Regression Flashcards
What’s Gaussian quadrature and what’s disadvantages
Fitting n data points to a polynomial of order n+1
This will fit every data set without any errors, bad as data normally includes errors/outliers. Takes a lot of time/power, often desire able to fit to polynomial with fewer parameters than the data.
What is the equation for the simple linear regression model
Y = ax + b + e
e error term (random variable, normally distributed with mean 0)
a slope
b intercept
How do we find the coefficients in the simple linear regression equation
Rearrange for error term and find the ESS (error sum of the squares- sum all of the error values squared) and then partially differentiate the ESS wrt the different variables and set = 0 and solve the linear equations that result.
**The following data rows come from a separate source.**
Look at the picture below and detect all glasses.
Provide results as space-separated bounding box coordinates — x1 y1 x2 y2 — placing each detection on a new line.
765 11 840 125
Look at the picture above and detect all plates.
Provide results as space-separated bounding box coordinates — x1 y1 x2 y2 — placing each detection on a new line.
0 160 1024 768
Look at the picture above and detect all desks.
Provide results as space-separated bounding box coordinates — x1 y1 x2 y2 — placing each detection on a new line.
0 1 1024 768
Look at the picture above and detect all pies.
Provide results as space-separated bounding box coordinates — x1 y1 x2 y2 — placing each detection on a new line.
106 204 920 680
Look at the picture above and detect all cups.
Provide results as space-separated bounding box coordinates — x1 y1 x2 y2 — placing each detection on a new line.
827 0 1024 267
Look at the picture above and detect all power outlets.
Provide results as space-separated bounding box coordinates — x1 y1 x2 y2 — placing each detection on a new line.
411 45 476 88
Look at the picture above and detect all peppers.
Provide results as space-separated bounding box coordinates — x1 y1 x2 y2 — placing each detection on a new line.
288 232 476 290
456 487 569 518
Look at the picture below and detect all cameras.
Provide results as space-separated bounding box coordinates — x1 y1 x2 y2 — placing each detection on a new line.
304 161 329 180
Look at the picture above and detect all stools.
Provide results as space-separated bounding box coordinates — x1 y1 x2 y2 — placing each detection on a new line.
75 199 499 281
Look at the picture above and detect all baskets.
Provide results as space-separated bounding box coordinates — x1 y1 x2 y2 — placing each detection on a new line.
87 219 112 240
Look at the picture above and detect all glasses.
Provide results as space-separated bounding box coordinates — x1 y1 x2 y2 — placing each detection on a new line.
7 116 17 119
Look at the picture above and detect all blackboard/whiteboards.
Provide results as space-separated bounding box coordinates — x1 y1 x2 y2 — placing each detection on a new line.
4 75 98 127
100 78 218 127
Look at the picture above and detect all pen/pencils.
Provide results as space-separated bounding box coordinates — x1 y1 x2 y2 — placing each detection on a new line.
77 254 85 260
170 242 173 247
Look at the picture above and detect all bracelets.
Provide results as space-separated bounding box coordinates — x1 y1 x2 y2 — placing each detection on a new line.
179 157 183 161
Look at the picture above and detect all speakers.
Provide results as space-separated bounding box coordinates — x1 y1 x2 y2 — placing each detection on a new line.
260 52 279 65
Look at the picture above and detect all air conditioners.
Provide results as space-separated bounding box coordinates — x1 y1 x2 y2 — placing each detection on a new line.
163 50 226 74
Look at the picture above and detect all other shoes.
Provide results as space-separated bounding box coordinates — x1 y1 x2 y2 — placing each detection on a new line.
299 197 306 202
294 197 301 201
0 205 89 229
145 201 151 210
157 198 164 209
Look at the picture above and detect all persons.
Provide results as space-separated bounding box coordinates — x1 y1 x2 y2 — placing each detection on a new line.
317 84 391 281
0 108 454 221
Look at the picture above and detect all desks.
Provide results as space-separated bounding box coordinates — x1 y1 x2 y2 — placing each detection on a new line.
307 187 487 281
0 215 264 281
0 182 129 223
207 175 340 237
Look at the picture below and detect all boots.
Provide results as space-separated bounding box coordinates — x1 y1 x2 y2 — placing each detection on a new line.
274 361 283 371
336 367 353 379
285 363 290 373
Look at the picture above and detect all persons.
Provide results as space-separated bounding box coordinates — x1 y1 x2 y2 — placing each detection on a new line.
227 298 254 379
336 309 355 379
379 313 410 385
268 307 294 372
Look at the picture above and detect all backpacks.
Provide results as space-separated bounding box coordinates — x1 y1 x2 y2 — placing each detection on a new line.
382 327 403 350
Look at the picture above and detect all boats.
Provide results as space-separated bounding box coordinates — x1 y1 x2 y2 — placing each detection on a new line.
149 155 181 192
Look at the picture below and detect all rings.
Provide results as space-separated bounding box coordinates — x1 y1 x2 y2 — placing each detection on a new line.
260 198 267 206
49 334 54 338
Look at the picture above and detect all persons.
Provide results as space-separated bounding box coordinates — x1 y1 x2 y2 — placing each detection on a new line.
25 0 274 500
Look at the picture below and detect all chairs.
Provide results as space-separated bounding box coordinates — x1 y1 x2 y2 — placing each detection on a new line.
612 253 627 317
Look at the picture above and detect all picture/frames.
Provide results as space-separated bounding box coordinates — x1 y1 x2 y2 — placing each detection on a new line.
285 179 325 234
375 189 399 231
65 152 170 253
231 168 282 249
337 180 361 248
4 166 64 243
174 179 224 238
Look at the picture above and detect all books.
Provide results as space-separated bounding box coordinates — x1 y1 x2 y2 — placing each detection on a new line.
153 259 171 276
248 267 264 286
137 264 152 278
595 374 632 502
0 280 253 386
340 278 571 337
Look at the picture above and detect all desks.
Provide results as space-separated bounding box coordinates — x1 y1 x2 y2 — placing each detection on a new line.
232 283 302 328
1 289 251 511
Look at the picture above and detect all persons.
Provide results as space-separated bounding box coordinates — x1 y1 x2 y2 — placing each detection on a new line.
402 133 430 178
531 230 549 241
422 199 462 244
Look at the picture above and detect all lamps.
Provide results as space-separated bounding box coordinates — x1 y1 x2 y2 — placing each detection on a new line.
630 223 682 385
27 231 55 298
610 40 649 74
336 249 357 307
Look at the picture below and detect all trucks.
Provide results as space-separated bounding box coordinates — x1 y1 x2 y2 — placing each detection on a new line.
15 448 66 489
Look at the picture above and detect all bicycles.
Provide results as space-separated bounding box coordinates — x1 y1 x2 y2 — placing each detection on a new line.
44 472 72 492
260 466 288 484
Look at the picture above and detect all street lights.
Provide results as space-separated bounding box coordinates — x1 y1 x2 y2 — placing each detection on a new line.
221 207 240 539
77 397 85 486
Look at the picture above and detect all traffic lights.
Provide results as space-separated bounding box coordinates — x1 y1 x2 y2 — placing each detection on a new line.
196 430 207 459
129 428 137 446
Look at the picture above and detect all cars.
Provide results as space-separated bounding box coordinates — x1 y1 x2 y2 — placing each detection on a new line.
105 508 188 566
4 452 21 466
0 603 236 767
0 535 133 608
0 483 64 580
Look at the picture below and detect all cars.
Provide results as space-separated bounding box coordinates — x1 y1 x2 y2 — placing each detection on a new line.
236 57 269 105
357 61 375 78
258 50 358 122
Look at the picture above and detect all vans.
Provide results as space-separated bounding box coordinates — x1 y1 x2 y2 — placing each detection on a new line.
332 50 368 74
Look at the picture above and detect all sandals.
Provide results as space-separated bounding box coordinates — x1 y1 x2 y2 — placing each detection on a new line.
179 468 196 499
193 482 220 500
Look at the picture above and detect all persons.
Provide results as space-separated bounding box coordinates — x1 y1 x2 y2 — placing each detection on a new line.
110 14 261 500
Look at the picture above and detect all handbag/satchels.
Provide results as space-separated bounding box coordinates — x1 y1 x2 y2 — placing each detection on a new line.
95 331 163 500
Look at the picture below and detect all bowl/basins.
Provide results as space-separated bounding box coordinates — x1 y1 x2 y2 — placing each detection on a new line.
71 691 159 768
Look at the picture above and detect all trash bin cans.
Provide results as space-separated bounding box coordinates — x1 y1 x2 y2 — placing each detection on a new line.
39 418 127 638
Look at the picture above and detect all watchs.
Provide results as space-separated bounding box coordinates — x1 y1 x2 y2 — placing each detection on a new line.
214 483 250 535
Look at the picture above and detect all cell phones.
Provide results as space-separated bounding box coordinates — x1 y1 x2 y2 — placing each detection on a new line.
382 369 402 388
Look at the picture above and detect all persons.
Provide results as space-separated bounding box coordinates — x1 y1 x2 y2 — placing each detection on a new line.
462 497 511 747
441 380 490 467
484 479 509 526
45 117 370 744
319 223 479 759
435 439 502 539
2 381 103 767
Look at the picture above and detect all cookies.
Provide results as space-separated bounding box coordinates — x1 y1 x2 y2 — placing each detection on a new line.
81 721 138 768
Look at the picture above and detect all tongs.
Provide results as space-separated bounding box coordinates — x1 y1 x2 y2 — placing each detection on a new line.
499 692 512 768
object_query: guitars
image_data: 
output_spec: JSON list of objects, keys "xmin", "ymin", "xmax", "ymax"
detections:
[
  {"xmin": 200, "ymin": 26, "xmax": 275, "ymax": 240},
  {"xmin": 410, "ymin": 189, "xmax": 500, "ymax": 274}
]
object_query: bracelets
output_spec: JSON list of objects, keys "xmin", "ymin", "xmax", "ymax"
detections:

What is the correlation coefficient, R
A measure of the strength of the linear relationship between two variables.
Close to 0 = uncorrelated
Positive = variables are positively correlated
Large = greater degree of correlation
For linear relationships it is equal to sq root of R^2
How to modify ESS to get RSS, regression sum of the squares
Change yi to y bar (mean y value)
ESS represents error of the regressions estimate around its the actual value
RSS represents the error of the regressions estimate around the mean
What is the TTS total sum of the squares
Sum (between i =1 & n): (yi - ymean)^2
Is equal to ESS + RSS
Represents the error of y around it’s mean
What is the R^2 statistic
The fraction of the total variance (TSS) accounted for by the regression
R^2 = RSS/TSS
Closer to 1 shows the estimated regression function fits the data better
Useful even when non linear model is used where as R statistic is only useful for describing strength of linear relationships.